In der zweiten Hälfte zeigte sich die DFB-Elf deutlich verbessert. Julian Nagelsmann reagierte mit mehreren Wechseln, darunter Nadiem Amiri und Florian Wirtz. Beide Joker stachen: Amiri traf in der 69. Minute zur erneuten Führung, nur drei Minuten später verwandelte Wirtz einen sehenswerten Freistoß zum 3:1-Endstand.
„Die Einwechslungen haben heute einen Unterschied gemacht“, sagte Nagelsmann nach dem Spiel. „Wir haben in der zweiten Halbzeit die nötige Energie auf den Platz gebracht.“ Auch Florian Wirtz zeigte sich zufrieden: „Wir wussten, dass wir eine Reaktion zeigen müssen. Das haben wir getan.“
Für die DFB-Elf bedeutet der Sieg wichtige Punkte im Rennen um die direkte WM-Qualifikation. In der Gruppe A liegt Deutschland nun punktgleich mit Nordirland auf Platz drei, hinter der bislang makellosen Slowakei. Das nächste Qualifikationsspiel steht im Oktober an, dann trifft Deutschland auf Luxemburg.

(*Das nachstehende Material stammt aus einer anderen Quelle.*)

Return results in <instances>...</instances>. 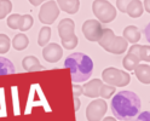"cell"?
<instances>
[{"label":"cell","mask_w":150,"mask_h":121,"mask_svg":"<svg viewBox=\"0 0 150 121\" xmlns=\"http://www.w3.org/2000/svg\"><path fill=\"white\" fill-rule=\"evenodd\" d=\"M102 121H116L115 117H112V116H107L104 119H102Z\"/></svg>","instance_id":"836d02e7"},{"label":"cell","mask_w":150,"mask_h":121,"mask_svg":"<svg viewBox=\"0 0 150 121\" xmlns=\"http://www.w3.org/2000/svg\"><path fill=\"white\" fill-rule=\"evenodd\" d=\"M102 78H103V81L105 82V85H110L114 87H125L131 81V76L128 73L120 70L117 68H112V67L105 68L103 70Z\"/></svg>","instance_id":"277c9868"},{"label":"cell","mask_w":150,"mask_h":121,"mask_svg":"<svg viewBox=\"0 0 150 121\" xmlns=\"http://www.w3.org/2000/svg\"><path fill=\"white\" fill-rule=\"evenodd\" d=\"M11 40L6 34H0V53H6L10 50Z\"/></svg>","instance_id":"cb8c5ba5"},{"label":"cell","mask_w":150,"mask_h":121,"mask_svg":"<svg viewBox=\"0 0 150 121\" xmlns=\"http://www.w3.org/2000/svg\"><path fill=\"white\" fill-rule=\"evenodd\" d=\"M15 73L13 63L5 57H0V76L1 75H8V74Z\"/></svg>","instance_id":"d6986e66"},{"label":"cell","mask_w":150,"mask_h":121,"mask_svg":"<svg viewBox=\"0 0 150 121\" xmlns=\"http://www.w3.org/2000/svg\"><path fill=\"white\" fill-rule=\"evenodd\" d=\"M64 67L69 69L73 82H83L90 79L93 71V61L85 53L75 52L65 58Z\"/></svg>","instance_id":"7a4b0ae2"},{"label":"cell","mask_w":150,"mask_h":121,"mask_svg":"<svg viewBox=\"0 0 150 121\" xmlns=\"http://www.w3.org/2000/svg\"><path fill=\"white\" fill-rule=\"evenodd\" d=\"M82 95V86L81 85H73V97H79Z\"/></svg>","instance_id":"f546056e"},{"label":"cell","mask_w":150,"mask_h":121,"mask_svg":"<svg viewBox=\"0 0 150 121\" xmlns=\"http://www.w3.org/2000/svg\"><path fill=\"white\" fill-rule=\"evenodd\" d=\"M98 44L100 47H103L107 52L114 53V54H121L127 50L128 42L122 38L117 36L115 33L109 28H104L100 38L98 40Z\"/></svg>","instance_id":"3957f363"},{"label":"cell","mask_w":150,"mask_h":121,"mask_svg":"<svg viewBox=\"0 0 150 121\" xmlns=\"http://www.w3.org/2000/svg\"><path fill=\"white\" fill-rule=\"evenodd\" d=\"M102 85H103L102 80L93 79L82 86V95L88 98H97V97H99V90H100Z\"/></svg>","instance_id":"8fae6325"},{"label":"cell","mask_w":150,"mask_h":121,"mask_svg":"<svg viewBox=\"0 0 150 121\" xmlns=\"http://www.w3.org/2000/svg\"><path fill=\"white\" fill-rule=\"evenodd\" d=\"M143 4L142 1H139V0H132L128 5H127V8H126V13L132 17V18H138L143 15Z\"/></svg>","instance_id":"2e32d148"},{"label":"cell","mask_w":150,"mask_h":121,"mask_svg":"<svg viewBox=\"0 0 150 121\" xmlns=\"http://www.w3.org/2000/svg\"><path fill=\"white\" fill-rule=\"evenodd\" d=\"M74 104H75V111H78L80 108V104H81L79 97H74Z\"/></svg>","instance_id":"4dcf8cb0"},{"label":"cell","mask_w":150,"mask_h":121,"mask_svg":"<svg viewBox=\"0 0 150 121\" xmlns=\"http://www.w3.org/2000/svg\"><path fill=\"white\" fill-rule=\"evenodd\" d=\"M62 56H63V49L56 42L47 44L42 50V57L49 63L58 62L62 58Z\"/></svg>","instance_id":"9c48e42d"},{"label":"cell","mask_w":150,"mask_h":121,"mask_svg":"<svg viewBox=\"0 0 150 121\" xmlns=\"http://www.w3.org/2000/svg\"><path fill=\"white\" fill-rule=\"evenodd\" d=\"M20 17L21 15L18 13H13L7 17V25L11 29H18V22H20Z\"/></svg>","instance_id":"d4e9b609"},{"label":"cell","mask_w":150,"mask_h":121,"mask_svg":"<svg viewBox=\"0 0 150 121\" xmlns=\"http://www.w3.org/2000/svg\"><path fill=\"white\" fill-rule=\"evenodd\" d=\"M115 87L114 86H110V85H103L100 86V90H99V96L102 97V99H109L112 97V95H115Z\"/></svg>","instance_id":"7402d4cb"},{"label":"cell","mask_w":150,"mask_h":121,"mask_svg":"<svg viewBox=\"0 0 150 121\" xmlns=\"http://www.w3.org/2000/svg\"><path fill=\"white\" fill-rule=\"evenodd\" d=\"M59 16V8L54 1L49 0L47 3H45L44 5H41L40 12H39V20L42 24H52L57 17Z\"/></svg>","instance_id":"52a82bcc"},{"label":"cell","mask_w":150,"mask_h":121,"mask_svg":"<svg viewBox=\"0 0 150 121\" xmlns=\"http://www.w3.org/2000/svg\"><path fill=\"white\" fill-rule=\"evenodd\" d=\"M57 6L58 8L63 10L69 15H74L79 11L80 7V0H57Z\"/></svg>","instance_id":"7c38bea8"},{"label":"cell","mask_w":150,"mask_h":121,"mask_svg":"<svg viewBox=\"0 0 150 121\" xmlns=\"http://www.w3.org/2000/svg\"><path fill=\"white\" fill-rule=\"evenodd\" d=\"M28 44H29V39H28V36L25 34H23V33L16 34L13 40H12V46L17 51H22V50L27 49Z\"/></svg>","instance_id":"e0dca14e"},{"label":"cell","mask_w":150,"mask_h":121,"mask_svg":"<svg viewBox=\"0 0 150 121\" xmlns=\"http://www.w3.org/2000/svg\"><path fill=\"white\" fill-rule=\"evenodd\" d=\"M140 99L132 91H121L114 95L111 100V111L119 121L133 120L140 111Z\"/></svg>","instance_id":"6da1fadb"},{"label":"cell","mask_w":150,"mask_h":121,"mask_svg":"<svg viewBox=\"0 0 150 121\" xmlns=\"http://www.w3.org/2000/svg\"><path fill=\"white\" fill-rule=\"evenodd\" d=\"M58 34L62 41H68L75 36V23L70 18H64L58 24Z\"/></svg>","instance_id":"30bf717a"},{"label":"cell","mask_w":150,"mask_h":121,"mask_svg":"<svg viewBox=\"0 0 150 121\" xmlns=\"http://www.w3.org/2000/svg\"><path fill=\"white\" fill-rule=\"evenodd\" d=\"M78 42H79V39H78V36L75 35L74 38H71L68 41H62V46L64 49H67V50H73V49H75L78 46Z\"/></svg>","instance_id":"4316f807"},{"label":"cell","mask_w":150,"mask_h":121,"mask_svg":"<svg viewBox=\"0 0 150 121\" xmlns=\"http://www.w3.org/2000/svg\"><path fill=\"white\" fill-rule=\"evenodd\" d=\"M33 24H34V21H33V17L30 15H21L20 22H18V29H20L22 33L27 32L33 27Z\"/></svg>","instance_id":"44dd1931"},{"label":"cell","mask_w":150,"mask_h":121,"mask_svg":"<svg viewBox=\"0 0 150 121\" xmlns=\"http://www.w3.org/2000/svg\"><path fill=\"white\" fill-rule=\"evenodd\" d=\"M11 10H12V3L10 0H0V20H4L11 12Z\"/></svg>","instance_id":"603a6c76"},{"label":"cell","mask_w":150,"mask_h":121,"mask_svg":"<svg viewBox=\"0 0 150 121\" xmlns=\"http://www.w3.org/2000/svg\"><path fill=\"white\" fill-rule=\"evenodd\" d=\"M44 1H46V0H29V3H30L32 5H34V6H39V5H41Z\"/></svg>","instance_id":"1f68e13d"},{"label":"cell","mask_w":150,"mask_h":121,"mask_svg":"<svg viewBox=\"0 0 150 121\" xmlns=\"http://www.w3.org/2000/svg\"><path fill=\"white\" fill-rule=\"evenodd\" d=\"M22 67L27 71H38V70H44L45 67L41 66L39 59L34 56H28V57L23 58L22 61Z\"/></svg>","instance_id":"4fadbf2b"},{"label":"cell","mask_w":150,"mask_h":121,"mask_svg":"<svg viewBox=\"0 0 150 121\" xmlns=\"http://www.w3.org/2000/svg\"><path fill=\"white\" fill-rule=\"evenodd\" d=\"M92 11L100 23H110L116 18V8L107 0H95L92 4Z\"/></svg>","instance_id":"5b68a950"},{"label":"cell","mask_w":150,"mask_h":121,"mask_svg":"<svg viewBox=\"0 0 150 121\" xmlns=\"http://www.w3.org/2000/svg\"><path fill=\"white\" fill-rule=\"evenodd\" d=\"M50 38H51V28L49 25L42 27L39 33V38H38V45L45 47V46L49 44Z\"/></svg>","instance_id":"ffe728a7"},{"label":"cell","mask_w":150,"mask_h":121,"mask_svg":"<svg viewBox=\"0 0 150 121\" xmlns=\"http://www.w3.org/2000/svg\"><path fill=\"white\" fill-rule=\"evenodd\" d=\"M131 1H132V0H116V7H117L122 13H126L127 5H128Z\"/></svg>","instance_id":"83f0119b"},{"label":"cell","mask_w":150,"mask_h":121,"mask_svg":"<svg viewBox=\"0 0 150 121\" xmlns=\"http://www.w3.org/2000/svg\"><path fill=\"white\" fill-rule=\"evenodd\" d=\"M103 25L100 22L96 20H87L86 22H83L82 24V34L88 41H98L100 35L103 33Z\"/></svg>","instance_id":"ba28073f"},{"label":"cell","mask_w":150,"mask_h":121,"mask_svg":"<svg viewBox=\"0 0 150 121\" xmlns=\"http://www.w3.org/2000/svg\"><path fill=\"white\" fill-rule=\"evenodd\" d=\"M143 8H145V11L146 12H149L150 11V7H149V0H145V3H144V7Z\"/></svg>","instance_id":"d6a6232c"},{"label":"cell","mask_w":150,"mask_h":121,"mask_svg":"<svg viewBox=\"0 0 150 121\" xmlns=\"http://www.w3.org/2000/svg\"><path fill=\"white\" fill-rule=\"evenodd\" d=\"M139 62H140V59L137 57V56H134V54H132V53L128 52V53L125 56L122 64H124V67H125L126 70L133 71V70L136 69V67L139 64Z\"/></svg>","instance_id":"ac0fdd59"},{"label":"cell","mask_w":150,"mask_h":121,"mask_svg":"<svg viewBox=\"0 0 150 121\" xmlns=\"http://www.w3.org/2000/svg\"><path fill=\"white\" fill-rule=\"evenodd\" d=\"M124 36L122 38L131 44H137L140 39V30L136 25H128L124 29Z\"/></svg>","instance_id":"5bb4252c"},{"label":"cell","mask_w":150,"mask_h":121,"mask_svg":"<svg viewBox=\"0 0 150 121\" xmlns=\"http://www.w3.org/2000/svg\"><path fill=\"white\" fill-rule=\"evenodd\" d=\"M134 121H150V114L149 111H142V114L136 116Z\"/></svg>","instance_id":"f1b7e54d"},{"label":"cell","mask_w":150,"mask_h":121,"mask_svg":"<svg viewBox=\"0 0 150 121\" xmlns=\"http://www.w3.org/2000/svg\"><path fill=\"white\" fill-rule=\"evenodd\" d=\"M149 53H150L149 46H148V45H140V50H139V59H140V61L149 62V61H150Z\"/></svg>","instance_id":"484cf974"},{"label":"cell","mask_w":150,"mask_h":121,"mask_svg":"<svg viewBox=\"0 0 150 121\" xmlns=\"http://www.w3.org/2000/svg\"><path fill=\"white\" fill-rule=\"evenodd\" d=\"M137 79L142 82V83H149L150 82V67L149 64H138L136 69L133 70Z\"/></svg>","instance_id":"9a60e30c"},{"label":"cell","mask_w":150,"mask_h":121,"mask_svg":"<svg viewBox=\"0 0 150 121\" xmlns=\"http://www.w3.org/2000/svg\"><path fill=\"white\" fill-rule=\"evenodd\" d=\"M108 110L107 102L104 99H95L86 108L87 121H102Z\"/></svg>","instance_id":"8992f818"}]
</instances>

Für emotionale Momente sorgte zudem die offizielle Verabschiedung von Mats Hummels vor Anpfiff. Der langjährige Nationalspieler wurde für seine 78 Länderspiele geehrt – ein würdiger Rahmen im Kölner Stadion.
Der Sieg gegen Nordirland könnte für die DFB-Elf ein Wendepunkt in der Qualifikation sein. Ob die Mannschaft den Schwung mitnehmen kann, wird sich beim nächsten Spiel zeigen. Fans aus dem Emsland und der Grafschaft Bentheim dürfen jedenfalls wieder etwas optimistischer auf den Weg zur WM blicken.